Quel compromis parmi les différentes alternatives ?

Une fois ces évaluations réalisées, il convient de tout faire pour informer le patient de sa situation telle qu’elle est appréhendée par l’équipe soignante et de lui expliquer de façon aussi accessible que possible la prise en charge qui lui est proposée, et quels en sont ses objectifs. Il est, par exemple, essentiel de lui faire comprendre, si ce n’est admettre que le but premier de l’équipe est de le soulager, ainsi que d’améliorer sa qualité de vie et donc de lui redonner le sentiment d’un meilleur contrôle sur sa vie (si tel est bien le ressort qui l’anime).
L’information délivrée ne doit toutefois pas s’inscrire dans une démarche de « tout ou rien » ; il ne s’agit donc pas de se limiter à savoir si le patient donne ou pas son consentement à la prise en charge proposée. L’important est de parvenir à faire en sorte qu’il puisse, le plus en conscience possible, faire un choix parmi les différentes alternatives envisageables.
Un choix est par définition un compromis dont les termes sont entre les mains du patient. Ce à quoi le dialogue avec l’équipe soignante doit parvenir, au-delà de l’information, de l’éclairage sur sa situation, est de permettre au patient d’exprimer quel compromis lui serait acceptable et d’adapter son accompagnement en conséquence.
Dans l’éventualité où, une fois toutes les évaluations réalisées et le dialogue engagé, il serait établi que le patient serait dans l’incapacité d’exprimer ses choix, le dilemme éthique resterait entier. Entier, mais déplacé vers le questionnement éthique particulièrement difficile de la prise de décision au nom de - et pour la personne en incapacité de le faire.

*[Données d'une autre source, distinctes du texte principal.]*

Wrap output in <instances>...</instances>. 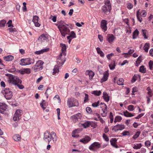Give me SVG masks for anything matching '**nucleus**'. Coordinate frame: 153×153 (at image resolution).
<instances>
[{
	"label": "nucleus",
	"instance_id": "obj_1",
	"mask_svg": "<svg viewBox=\"0 0 153 153\" xmlns=\"http://www.w3.org/2000/svg\"><path fill=\"white\" fill-rule=\"evenodd\" d=\"M8 77L7 81L10 84L16 85L17 84L21 83L22 80L19 77L11 74H7Z\"/></svg>",
	"mask_w": 153,
	"mask_h": 153
},
{
	"label": "nucleus",
	"instance_id": "obj_2",
	"mask_svg": "<svg viewBox=\"0 0 153 153\" xmlns=\"http://www.w3.org/2000/svg\"><path fill=\"white\" fill-rule=\"evenodd\" d=\"M102 9L105 14L108 15L109 14L111 10V6L109 1L105 2V5L102 7Z\"/></svg>",
	"mask_w": 153,
	"mask_h": 153
},
{
	"label": "nucleus",
	"instance_id": "obj_3",
	"mask_svg": "<svg viewBox=\"0 0 153 153\" xmlns=\"http://www.w3.org/2000/svg\"><path fill=\"white\" fill-rule=\"evenodd\" d=\"M43 64L44 62L42 61L38 60L36 62V65L32 67V69L35 72L39 71L43 68Z\"/></svg>",
	"mask_w": 153,
	"mask_h": 153
},
{
	"label": "nucleus",
	"instance_id": "obj_4",
	"mask_svg": "<svg viewBox=\"0 0 153 153\" xmlns=\"http://www.w3.org/2000/svg\"><path fill=\"white\" fill-rule=\"evenodd\" d=\"M68 105L69 107L77 106L78 105L77 100L73 98H69L68 99L67 102Z\"/></svg>",
	"mask_w": 153,
	"mask_h": 153
},
{
	"label": "nucleus",
	"instance_id": "obj_5",
	"mask_svg": "<svg viewBox=\"0 0 153 153\" xmlns=\"http://www.w3.org/2000/svg\"><path fill=\"white\" fill-rule=\"evenodd\" d=\"M22 113V110L19 109L17 110L14 114L13 117V120L14 121L18 122L20 119V117L21 116Z\"/></svg>",
	"mask_w": 153,
	"mask_h": 153
},
{
	"label": "nucleus",
	"instance_id": "obj_6",
	"mask_svg": "<svg viewBox=\"0 0 153 153\" xmlns=\"http://www.w3.org/2000/svg\"><path fill=\"white\" fill-rule=\"evenodd\" d=\"M5 97L7 100L10 99L13 96V92L9 88H6L3 92Z\"/></svg>",
	"mask_w": 153,
	"mask_h": 153
},
{
	"label": "nucleus",
	"instance_id": "obj_7",
	"mask_svg": "<svg viewBox=\"0 0 153 153\" xmlns=\"http://www.w3.org/2000/svg\"><path fill=\"white\" fill-rule=\"evenodd\" d=\"M66 25H65L64 26L58 28L62 35L65 37L66 34H67L70 32L69 29L66 26Z\"/></svg>",
	"mask_w": 153,
	"mask_h": 153
},
{
	"label": "nucleus",
	"instance_id": "obj_8",
	"mask_svg": "<svg viewBox=\"0 0 153 153\" xmlns=\"http://www.w3.org/2000/svg\"><path fill=\"white\" fill-rule=\"evenodd\" d=\"M101 147V145L98 142H94L89 147V149L92 151H94Z\"/></svg>",
	"mask_w": 153,
	"mask_h": 153
},
{
	"label": "nucleus",
	"instance_id": "obj_9",
	"mask_svg": "<svg viewBox=\"0 0 153 153\" xmlns=\"http://www.w3.org/2000/svg\"><path fill=\"white\" fill-rule=\"evenodd\" d=\"M43 139L45 141L48 142V144L51 141L52 137L50 135V133L48 131H46L44 133Z\"/></svg>",
	"mask_w": 153,
	"mask_h": 153
},
{
	"label": "nucleus",
	"instance_id": "obj_10",
	"mask_svg": "<svg viewBox=\"0 0 153 153\" xmlns=\"http://www.w3.org/2000/svg\"><path fill=\"white\" fill-rule=\"evenodd\" d=\"M125 128V126L123 125L117 124L115 126L112 128V130L117 132L119 130H122Z\"/></svg>",
	"mask_w": 153,
	"mask_h": 153
},
{
	"label": "nucleus",
	"instance_id": "obj_11",
	"mask_svg": "<svg viewBox=\"0 0 153 153\" xmlns=\"http://www.w3.org/2000/svg\"><path fill=\"white\" fill-rule=\"evenodd\" d=\"M81 117V113H78L77 114L71 116L70 118L74 122H76L79 119H80Z\"/></svg>",
	"mask_w": 153,
	"mask_h": 153
},
{
	"label": "nucleus",
	"instance_id": "obj_12",
	"mask_svg": "<svg viewBox=\"0 0 153 153\" xmlns=\"http://www.w3.org/2000/svg\"><path fill=\"white\" fill-rule=\"evenodd\" d=\"M107 21L105 20H102L101 22V26L102 30L105 31L107 30Z\"/></svg>",
	"mask_w": 153,
	"mask_h": 153
},
{
	"label": "nucleus",
	"instance_id": "obj_13",
	"mask_svg": "<svg viewBox=\"0 0 153 153\" xmlns=\"http://www.w3.org/2000/svg\"><path fill=\"white\" fill-rule=\"evenodd\" d=\"M7 105L5 103H0V113H4L6 109Z\"/></svg>",
	"mask_w": 153,
	"mask_h": 153
},
{
	"label": "nucleus",
	"instance_id": "obj_14",
	"mask_svg": "<svg viewBox=\"0 0 153 153\" xmlns=\"http://www.w3.org/2000/svg\"><path fill=\"white\" fill-rule=\"evenodd\" d=\"M116 38L112 34L108 35L107 37V39L108 42L111 44L113 42L114 40Z\"/></svg>",
	"mask_w": 153,
	"mask_h": 153
},
{
	"label": "nucleus",
	"instance_id": "obj_15",
	"mask_svg": "<svg viewBox=\"0 0 153 153\" xmlns=\"http://www.w3.org/2000/svg\"><path fill=\"white\" fill-rule=\"evenodd\" d=\"M117 141V140L115 138H111L110 140L111 144L113 146L116 148H118V146L116 144Z\"/></svg>",
	"mask_w": 153,
	"mask_h": 153
},
{
	"label": "nucleus",
	"instance_id": "obj_16",
	"mask_svg": "<svg viewBox=\"0 0 153 153\" xmlns=\"http://www.w3.org/2000/svg\"><path fill=\"white\" fill-rule=\"evenodd\" d=\"M50 135L52 137L53 142V143H56L57 138L55 133L54 131H52L50 134Z\"/></svg>",
	"mask_w": 153,
	"mask_h": 153
},
{
	"label": "nucleus",
	"instance_id": "obj_17",
	"mask_svg": "<svg viewBox=\"0 0 153 153\" xmlns=\"http://www.w3.org/2000/svg\"><path fill=\"white\" fill-rule=\"evenodd\" d=\"M91 140V138L88 136H85L84 138L80 140V141L84 143H86Z\"/></svg>",
	"mask_w": 153,
	"mask_h": 153
},
{
	"label": "nucleus",
	"instance_id": "obj_18",
	"mask_svg": "<svg viewBox=\"0 0 153 153\" xmlns=\"http://www.w3.org/2000/svg\"><path fill=\"white\" fill-rule=\"evenodd\" d=\"M108 73L107 71H106L105 73H104L103 77L101 79V81L102 82L106 81L108 79Z\"/></svg>",
	"mask_w": 153,
	"mask_h": 153
},
{
	"label": "nucleus",
	"instance_id": "obj_19",
	"mask_svg": "<svg viewBox=\"0 0 153 153\" xmlns=\"http://www.w3.org/2000/svg\"><path fill=\"white\" fill-rule=\"evenodd\" d=\"M34 60L33 59H31L30 58H26V65H30L31 64H33L34 62Z\"/></svg>",
	"mask_w": 153,
	"mask_h": 153
},
{
	"label": "nucleus",
	"instance_id": "obj_20",
	"mask_svg": "<svg viewBox=\"0 0 153 153\" xmlns=\"http://www.w3.org/2000/svg\"><path fill=\"white\" fill-rule=\"evenodd\" d=\"M4 59L6 61H12L14 59L13 56L12 55H8L7 56H4Z\"/></svg>",
	"mask_w": 153,
	"mask_h": 153
},
{
	"label": "nucleus",
	"instance_id": "obj_21",
	"mask_svg": "<svg viewBox=\"0 0 153 153\" xmlns=\"http://www.w3.org/2000/svg\"><path fill=\"white\" fill-rule=\"evenodd\" d=\"M103 97L105 100L106 102H108L109 100V97L108 94L105 92H104L103 93Z\"/></svg>",
	"mask_w": 153,
	"mask_h": 153
},
{
	"label": "nucleus",
	"instance_id": "obj_22",
	"mask_svg": "<svg viewBox=\"0 0 153 153\" xmlns=\"http://www.w3.org/2000/svg\"><path fill=\"white\" fill-rule=\"evenodd\" d=\"M49 50V48H46L43 49L40 51H36L35 52V53L36 54H39L45 52H47Z\"/></svg>",
	"mask_w": 153,
	"mask_h": 153
},
{
	"label": "nucleus",
	"instance_id": "obj_23",
	"mask_svg": "<svg viewBox=\"0 0 153 153\" xmlns=\"http://www.w3.org/2000/svg\"><path fill=\"white\" fill-rule=\"evenodd\" d=\"M13 138L16 141H20L21 139L20 135L18 134H15L13 136Z\"/></svg>",
	"mask_w": 153,
	"mask_h": 153
},
{
	"label": "nucleus",
	"instance_id": "obj_24",
	"mask_svg": "<svg viewBox=\"0 0 153 153\" xmlns=\"http://www.w3.org/2000/svg\"><path fill=\"white\" fill-rule=\"evenodd\" d=\"M52 93V91L51 88L48 87L45 92V94L46 96V97L48 98V95L51 94Z\"/></svg>",
	"mask_w": 153,
	"mask_h": 153
},
{
	"label": "nucleus",
	"instance_id": "obj_25",
	"mask_svg": "<svg viewBox=\"0 0 153 153\" xmlns=\"http://www.w3.org/2000/svg\"><path fill=\"white\" fill-rule=\"evenodd\" d=\"M59 68L58 65H55L53 70L52 74L53 75H55L56 73H58L59 72Z\"/></svg>",
	"mask_w": 153,
	"mask_h": 153
},
{
	"label": "nucleus",
	"instance_id": "obj_26",
	"mask_svg": "<svg viewBox=\"0 0 153 153\" xmlns=\"http://www.w3.org/2000/svg\"><path fill=\"white\" fill-rule=\"evenodd\" d=\"M96 49L98 53L99 54L101 57H103L105 54L101 50L100 48L97 47L96 48Z\"/></svg>",
	"mask_w": 153,
	"mask_h": 153
},
{
	"label": "nucleus",
	"instance_id": "obj_27",
	"mask_svg": "<svg viewBox=\"0 0 153 153\" xmlns=\"http://www.w3.org/2000/svg\"><path fill=\"white\" fill-rule=\"evenodd\" d=\"M91 124V122L89 121L86 122L83 124H82V125L85 128L88 127Z\"/></svg>",
	"mask_w": 153,
	"mask_h": 153
},
{
	"label": "nucleus",
	"instance_id": "obj_28",
	"mask_svg": "<svg viewBox=\"0 0 153 153\" xmlns=\"http://www.w3.org/2000/svg\"><path fill=\"white\" fill-rule=\"evenodd\" d=\"M123 113L124 116L127 117H130L134 116V115L131 113H129L127 111H124Z\"/></svg>",
	"mask_w": 153,
	"mask_h": 153
},
{
	"label": "nucleus",
	"instance_id": "obj_29",
	"mask_svg": "<svg viewBox=\"0 0 153 153\" xmlns=\"http://www.w3.org/2000/svg\"><path fill=\"white\" fill-rule=\"evenodd\" d=\"M76 37V35L75 33L73 31H72L71 33L67 37V39H69L70 38L71 39H73L74 38H75Z\"/></svg>",
	"mask_w": 153,
	"mask_h": 153
},
{
	"label": "nucleus",
	"instance_id": "obj_30",
	"mask_svg": "<svg viewBox=\"0 0 153 153\" xmlns=\"http://www.w3.org/2000/svg\"><path fill=\"white\" fill-rule=\"evenodd\" d=\"M139 32L137 29H136L133 33V39H135L138 36Z\"/></svg>",
	"mask_w": 153,
	"mask_h": 153
},
{
	"label": "nucleus",
	"instance_id": "obj_31",
	"mask_svg": "<svg viewBox=\"0 0 153 153\" xmlns=\"http://www.w3.org/2000/svg\"><path fill=\"white\" fill-rule=\"evenodd\" d=\"M58 23L59 24V26H58V28L61 27H62L64 26L65 25H66L67 26H68V25L66 24L63 21L61 20L59 21H58Z\"/></svg>",
	"mask_w": 153,
	"mask_h": 153
},
{
	"label": "nucleus",
	"instance_id": "obj_32",
	"mask_svg": "<svg viewBox=\"0 0 153 153\" xmlns=\"http://www.w3.org/2000/svg\"><path fill=\"white\" fill-rule=\"evenodd\" d=\"M21 62L19 63L20 65L22 66L26 65V59H22L20 60Z\"/></svg>",
	"mask_w": 153,
	"mask_h": 153
},
{
	"label": "nucleus",
	"instance_id": "obj_33",
	"mask_svg": "<svg viewBox=\"0 0 153 153\" xmlns=\"http://www.w3.org/2000/svg\"><path fill=\"white\" fill-rule=\"evenodd\" d=\"M150 46V44L149 43H146L145 44L143 48L146 52H148Z\"/></svg>",
	"mask_w": 153,
	"mask_h": 153
},
{
	"label": "nucleus",
	"instance_id": "obj_34",
	"mask_svg": "<svg viewBox=\"0 0 153 153\" xmlns=\"http://www.w3.org/2000/svg\"><path fill=\"white\" fill-rule=\"evenodd\" d=\"M140 14L141 13L139 11V10H138L137 12V17L138 20L141 22H142V18L140 16Z\"/></svg>",
	"mask_w": 153,
	"mask_h": 153
},
{
	"label": "nucleus",
	"instance_id": "obj_35",
	"mask_svg": "<svg viewBox=\"0 0 153 153\" xmlns=\"http://www.w3.org/2000/svg\"><path fill=\"white\" fill-rule=\"evenodd\" d=\"M47 39V38L44 35L42 34L39 37L38 40L39 41H43V40H46Z\"/></svg>",
	"mask_w": 153,
	"mask_h": 153
},
{
	"label": "nucleus",
	"instance_id": "obj_36",
	"mask_svg": "<svg viewBox=\"0 0 153 153\" xmlns=\"http://www.w3.org/2000/svg\"><path fill=\"white\" fill-rule=\"evenodd\" d=\"M146 69L144 65H142L140 67L139 71L142 73H144L146 72Z\"/></svg>",
	"mask_w": 153,
	"mask_h": 153
},
{
	"label": "nucleus",
	"instance_id": "obj_37",
	"mask_svg": "<svg viewBox=\"0 0 153 153\" xmlns=\"http://www.w3.org/2000/svg\"><path fill=\"white\" fill-rule=\"evenodd\" d=\"M41 107L44 110L46 108V102L45 100H43L42 102L40 104Z\"/></svg>",
	"mask_w": 153,
	"mask_h": 153
},
{
	"label": "nucleus",
	"instance_id": "obj_38",
	"mask_svg": "<svg viewBox=\"0 0 153 153\" xmlns=\"http://www.w3.org/2000/svg\"><path fill=\"white\" fill-rule=\"evenodd\" d=\"M116 65L114 62H112L109 65V66L111 70H113L115 69Z\"/></svg>",
	"mask_w": 153,
	"mask_h": 153
},
{
	"label": "nucleus",
	"instance_id": "obj_39",
	"mask_svg": "<svg viewBox=\"0 0 153 153\" xmlns=\"http://www.w3.org/2000/svg\"><path fill=\"white\" fill-rule=\"evenodd\" d=\"M87 73H88V75L89 76L90 78L92 79L94 75V73L92 71H87Z\"/></svg>",
	"mask_w": 153,
	"mask_h": 153
},
{
	"label": "nucleus",
	"instance_id": "obj_40",
	"mask_svg": "<svg viewBox=\"0 0 153 153\" xmlns=\"http://www.w3.org/2000/svg\"><path fill=\"white\" fill-rule=\"evenodd\" d=\"M92 94L96 96H99L101 94V92L100 91H94L92 92Z\"/></svg>",
	"mask_w": 153,
	"mask_h": 153
},
{
	"label": "nucleus",
	"instance_id": "obj_41",
	"mask_svg": "<svg viewBox=\"0 0 153 153\" xmlns=\"http://www.w3.org/2000/svg\"><path fill=\"white\" fill-rule=\"evenodd\" d=\"M124 80L122 78L119 79L118 80H117V83L118 85H121L123 84Z\"/></svg>",
	"mask_w": 153,
	"mask_h": 153
},
{
	"label": "nucleus",
	"instance_id": "obj_42",
	"mask_svg": "<svg viewBox=\"0 0 153 153\" xmlns=\"http://www.w3.org/2000/svg\"><path fill=\"white\" fill-rule=\"evenodd\" d=\"M140 131H138L133 136L132 138L134 140H136L138 137L140 135Z\"/></svg>",
	"mask_w": 153,
	"mask_h": 153
},
{
	"label": "nucleus",
	"instance_id": "obj_43",
	"mask_svg": "<svg viewBox=\"0 0 153 153\" xmlns=\"http://www.w3.org/2000/svg\"><path fill=\"white\" fill-rule=\"evenodd\" d=\"M5 140L1 136H0V145H4Z\"/></svg>",
	"mask_w": 153,
	"mask_h": 153
},
{
	"label": "nucleus",
	"instance_id": "obj_44",
	"mask_svg": "<svg viewBox=\"0 0 153 153\" xmlns=\"http://www.w3.org/2000/svg\"><path fill=\"white\" fill-rule=\"evenodd\" d=\"M100 108H102V110H107V106L105 103L101 102L100 104Z\"/></svg>",
	"mask_w": 153,
	"mask_h": 153
},
{
	"label": "nucleus",
	"instance_id": "obj_45",
	"mask_svg": "<svg viewBox=\"0 0 153 153\" xmlns=\"http://www.w3.org/2000/svg\"><path fill=\"white\" fill-rule=\"evenodd\" d=\"M61 47H62V52H65L66 51V46L65 44H60Z\"/></svg>",
	"mask_w": 153,
	"mask_h": 153
},
{
	"label": "nucleus",
	"instance_id": "obj_46",
	"mask_svg": "<svg viewBox=\"0 0 153 153\" xmlns=\"http://www.w3.org/2000/svg\"><path fill=\"white\" fill-rule=\"evenodd\" d=\"M6 22V21L5 20H2L0 21V27L4 26Z\"/></svg>",
	"mask_w": 153,
	"mask_h": 153
},
{
	"label": "nucleus",
	"instance_id": "obj_47",
	"mask_svg": "<svg viewBox=\"0 0 153 153\" xmlns=\"http://www.w3.org/2000/svg\"><path fill=\"white\" fill-rule=\"evenodd\" d=\"M99 105L100 102L99 101H98L97 102H95L92 103V105L94 107H97L99 106Z\"/></svg>",
	"mask_w": 153,
	"mask_h": 153
},
{
	"label": "nucleus",
	"instance_id": "obj_48",
	"mask_svg": "<svg viewBox=\"0 0 153 153\" xmlns=\"http://www.w3.org/2000/svg\"><path fill=\"white\" fill-rule=\"evenodd\" d=\"M39 17L38 16H34L33 19V22H38Z\"/></svg>",
	"mask_w": 153,
	"mask_h": 153
},
{
	"label": "nucleus",
	"instance_id": "obj_49",
	"mask_svg": "<svg viewBox=\"0 0 153 153\" xmlns=\"http://www.w3.org/2000/svg\"><path fill=\"white\" fill-rule=\"evenodd\" d=\"M149 65L150 70H152L153 65V61L150 60L149 63Z\"/></svg>",
	"mask_w": 153,
	"mask_h": 153
},
{
	"label": "nucleus",
	"instance_id": "obj_50",
	"mask_svg": "<svg viewBox=\"0 0 153 153\" xmlns=\"http://www.w3.org/2000/svg\"><path fill=\"white\" fill-rule=\"evenodd\" d=\"M103 111V113H102L101 114L103 117H105L106 116L107 114V110H102Z\"/></svg>",
	"mask_w": 153,
	"mask_h": 153
},
{
	"label": "nucleus",
	"instance_id": "obj_51",
	"mask_svg": "<svg viewBox=\"0 0 153 153\" xmlns=\"http://www.w3.org/2000/svg\"><path fill=\"white\" fill-rule=\"evenodd\" d=\"M151 142L149 140H147L145 142V144L146 146L148 147L151 145Z\"/></svg>",
	"mask_w": 153,
	"mask_h": 153
},
{
	"label": "nucleus",
	"instance_id": "obj_52",
	"mask_svg": "<svg viewBox=\"0 0 153 153\" xmlns=\"http://www.w3.org/2000/svg\"><path fill=\"white\" fill-rule=\"evenodd\" d=\"M85 99L84 102H87L88 100V94L85 93Z\"/></svg>",
	"mask_w": 153,
	"mask_h": 153
},
{
	"label": "nucleus",
	"instance_id": "obj_53",
	"mask_svg": "<svg viewBox=\"0 0 153 153\" xmlns=\"http://www.w3.org/2000/svg\"><path fill=\"white\" fill-rule=\"evenodd\" d=\"M103 137L105 140L107 142H108L109 140L108 137L105 134H103Z\"/></svg>",
	"mask_w": 153,
	"mask_h": 153
},
{
	"label": "nucleus",
	"instance_id": "obj_54",
	"mask_svg": "<svg viewBox=\"0 0 153 153\" xmlns=\"http://www.w3.org/2000/svg\"><path fill=\"white\" fill-rule=\"evenodd\" d=\"M128 109L129 111H133L134 110V106L132 105H130L128 106Z\"/></svg>",
	"mask_w": 153,
	"mask_h": 153
},
{
	"label": "nucleus",
	"instance_id": "obj_55",
	"mask_svg": "<svg viewBox=\"0 0 153 153\" xmlns=\"http://www.w3.org/2000/svg\"><path fill=\"white\" fill-rule=\"evenodd\" d=\"M142 33H143L142 34H143V36H144V37L145 39H147V37L146 35V30H143V29H142Z\"/></svg>",
	"mask_w": 153,
	"mask_h": 153
},
{
	"label": "nucleus",
	"instance_id": "obj_56",
	"mask_svg": "<svg viewBox=\"0 0 153 153\" xmlns=\"http://www.w3.org/2000/svg\"><path fill=\"white\" fill-rule=\"evenodd\" d=\"M141 13L140 16H142L145 17L146 15V13L144 10H143L142 12H140Z\"/></svg>",
	"mask_w": 153,
	"mask_h": 153
},
{
	"label": "nucleus",
	"instance_id": "obj_57",
	"mask_svg": "<svg viewBox=\"0 0 153 153\" xmlns=\"http://www.w3.org/2000/svg\"><path fill=\"white\" fill-rule=\"evenodd\" d=\"M115 120H116L118 122H120L122 119V118L120 116H117L115 118Z\"/></svg>",
	"mask_w": 153,
	"mask_h": 153
},
{
	"label": "nucleus",
	"instance_id": "obj_58",
	"mask_svg": "<svg viewBox=\"0 0 153 153\" xmlns=\"http://www.w3.org/2000/svg\"><path fill=\"white\" fill-rule=\"evenodd\" d=\"M137 79V77L136 76L134 75L133 77L132 78V79L131 80V82L132 83L134 82H135L136 80Z\"/></svg>",
	"mask_w": 153,
	"mask_h": 153
},
{
	"label": "nucleus",
	"instance_id": "obj_59",
	"mask_svg": "<svg viewBox=\"0 0 153 153\" xmlns=\"http://www.w3.org/2000/svg\"><path fill=\"white\" fill-rule=\"evenodd\" d=\"M114 54L113 53H111L110 54H109L107 55L106 57L108 60H110L111 59V57Z\"/></svg>",
	"mask_w": 153,
	"mask_h": 153
},
{
	"label": "nucleus",
	"instance_id": "obj_60",
	"mask_svg": "<svg viewBox=\"0 0 153 153\" xmlns=\"http://www.w3.org/2000/svg\"><path fill=\"white\" fill-rule=\"evenodd\" d=\"M8 30H9V31L11 32H16V29L15 28H9L8 29Z\"/></svg>",
	"mask_w": 153,
	"mask_h": 153
},
{
	"label": "nucleus",
	"instance_id": "obj_61",
	"mask_svg": "<svg viewBox=\"0 0 153 153\" xmlns=\"http://www.w3.org/2000/svg\"><path fill=\"white\" fill-rule=\"evenodd\" d=\"M142 146L141 143H139L137 144V148L134 147V148L135 149H140Z\"/></svg>",
	"mask_w": 153,
	"mask_h": 153
},
{
	"label": "nucleus",
	"instance_id": "obj_62",
	"mask_svg": "<svg viewBox=\"0 0 153 153\" xmlns=\"http://www.w3.org/2000/svg\"><path fill=\"white\" fill-rule=\"evenodd\" d=\"M86 110L88 113H90L92 111L91 108L89 107H87L86 108Z\"/></svg>",
	"mask_w": 153,
	"mask_h": 153
},
{
	"label": "nucleus",
	"instance_id": "obj_63",
	"mask_svg": "<svg viewBox=\"0 0 153 153\" xmlns=\"http://www.w3.org/2000/svg\"><path fill=\"white\" fill-rule=\"evenodd\" d=\"M12 23V21L11 20H9L8 22L7 23V24L8 25V27H9L11 26H12L13 27V26L11 25V23Z\"/></svg>",
	"mask_w": 153,
	"mask_h": 153
},
{
	"label": "nucleus",
	"instance_id": "obj_64",
	"mask_svg": "<svg viewBox=\"0 0 153 153\" xmlns=\"http://www.w3.org/2000/svg\"><path fill=\"white\" fill-rule=\"evenodd\" d=\"M23 10L25 11L27 10H26L27 7H26V2H24L23 3Z\"/></svg>",
	"mask_w": 153,
	"mask_h": 153
}]
</instances>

Les directives anticipées, un dispositif encore trop méconnu

In fine, il convient de souligner à quel point il aurait été utile que l’équipe soignante dispose de directives anticipées rédigées par ce patient au début de sa prise en charge. Elles auraient permis à l’équipe de ne pas se retrouver dans la situation d’incertitude qui est la sienne sur l’attitude à adopter. Dans le cas présent, l’équipe indique qu’une information sur les directives anticipées est systématiquement remise à l’entrée dans l’établissement et les services. C’est sans doute également le cas dans nombre de centres hospitaliers à l’heure actuelle. L’exemple de ce patient montre cependant qu’une simple démarche d’information est à l’évidence insuffisante. Les directives anticipées sont malheureusement un dispositif encore beaucoup trop rarement utilisé. Il conviendrait de s’interroger en profondeur sur les raisons de cet état de fait. Face à la difficulté que représente la rédaction d’un document dans lequel le pire peut – et doit être envisagé -, le statut accessoire de ce document dont la qualification de « directives » est probablement abusif dans l’état actuel de la législation puisqu’il n’a aucune force contraignante quant aux suites à lui donner, peut limiter la motivation des patients à effectuer cette démarche.

 

Notes

  • 1. Les limites du pathologique font actuellement l’objet de nombreux débats après la publication du manuel diagnostique et statistique des troubles mentaux (DSM5) de l’Association de psychiatrie américaine (APA). Le Monde science et techno du 13 mai 2013. Cabut S. Psychiatrie : DSM-5, le manuel qui rend fou.